C’è un unico modo per sopperire alla mancanza di coordinamento delle politiche fiscali e
monetarie: trasformare la BCE in un vero prestatore di ultima istanza. Solo così si potrebbe riuscire
a finanziare un grande piano di investimenti pubblici che garantisca la ripresa economica
dell’eurozona, il rilancio dell’occupazione e la riconversione produttiva, insomma tutto quello che
potrebbe trasformare una recessione profondissima in un rilancio su basi nuove dell’economia
europea. Tecnicamente l’obiettivo si potrebbe realizzare se la BCE comprasse titoli di stato a
rendimento zero o prossimo allo zero per poi collocarli presso le banche centrali. Si genererebbero
così risorse senza limiti precostituiti che oggi, per i meccanismi dei trattati e per il ruolo statutario
di sola guardiana dell’inflazione della BCE, sono introvabili.
Si tratterebbe di un vero salto di paradigma e di un mutamento di pelle dell’Unione europea e di
funzione della BCE per come l’abbiamo finora conosciuta. Un scelta che richiede una forte volontà
politica e una coesione fin qui inesistenti. Tutto lascia pensare che non ci siano le condizioni per
questo salto. Quella in corso piuttosto che una battaglia per l’Europa come l’hanno costruita le élite
somiglia molto a una lotta per mantenere le vecchie gerarchie e catene di comando. Ma le regole
della vecchia Europa non esistono già più. Volerle imporre ai paesi come l’Italia, con un’economia
di tutt’altra taglia della Grecia, è inaccettabile. IN più l’Italia non è sola come lo era la Grecia ma è
parte di un fronte più largo a cui partecipa, fattore non secondario, la Francia.
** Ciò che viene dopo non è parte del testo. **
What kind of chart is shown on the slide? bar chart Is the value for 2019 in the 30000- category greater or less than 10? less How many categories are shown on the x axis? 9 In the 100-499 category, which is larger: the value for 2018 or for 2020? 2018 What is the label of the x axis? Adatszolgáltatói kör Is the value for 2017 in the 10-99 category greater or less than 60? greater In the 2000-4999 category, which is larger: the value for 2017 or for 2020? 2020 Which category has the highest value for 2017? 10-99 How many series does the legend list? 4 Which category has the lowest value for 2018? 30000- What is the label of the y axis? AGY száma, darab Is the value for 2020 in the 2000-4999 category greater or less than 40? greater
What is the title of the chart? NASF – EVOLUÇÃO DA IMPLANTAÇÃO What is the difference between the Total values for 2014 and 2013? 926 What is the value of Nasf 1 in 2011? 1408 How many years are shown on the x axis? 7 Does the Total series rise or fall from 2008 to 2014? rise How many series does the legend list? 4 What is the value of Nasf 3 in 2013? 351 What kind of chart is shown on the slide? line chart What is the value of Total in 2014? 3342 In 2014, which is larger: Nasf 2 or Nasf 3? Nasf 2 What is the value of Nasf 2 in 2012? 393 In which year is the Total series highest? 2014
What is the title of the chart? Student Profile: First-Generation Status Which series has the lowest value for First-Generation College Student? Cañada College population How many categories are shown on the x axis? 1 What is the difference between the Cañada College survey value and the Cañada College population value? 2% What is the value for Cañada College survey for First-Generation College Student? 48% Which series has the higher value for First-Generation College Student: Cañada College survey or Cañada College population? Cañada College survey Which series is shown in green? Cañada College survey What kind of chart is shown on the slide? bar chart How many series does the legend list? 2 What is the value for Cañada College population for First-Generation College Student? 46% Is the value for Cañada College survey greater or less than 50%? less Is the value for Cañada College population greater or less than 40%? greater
I governi nazionali oggi hanno l’obbligo di muoversi per salvare i propri cittadini e la propria
economia, come del resto sta facendo la Germania che non ha caso non ha chiesto il permesso a
nessuno. Questo è il senso anche delle dichiarazioni di Mario Draghi che invita a fare debito pur di
salvare l’economia produttiva e l’occupazione, sfatando in un colpo solo tutti i tabù della

governance ordoliberista che le élite tedesche tentano ancora pervicacemente di imporre a tutti gli
altri stati dell’eurozona.
In conclusione, è il caso di prendere che quello in corso in Europa per effetto della crisi del
coronavirus è in tutta evidenza uno scontro politico all’ultimo sangue in cui tutte le contraddizioni
accumulatesi per anni stanno venendo alla luce. L’unica certezza di questo scontro è che non basta
più qualche pragmatica mediazione ma si si è arrivati al punto in cui l’Europa o cambia o implode.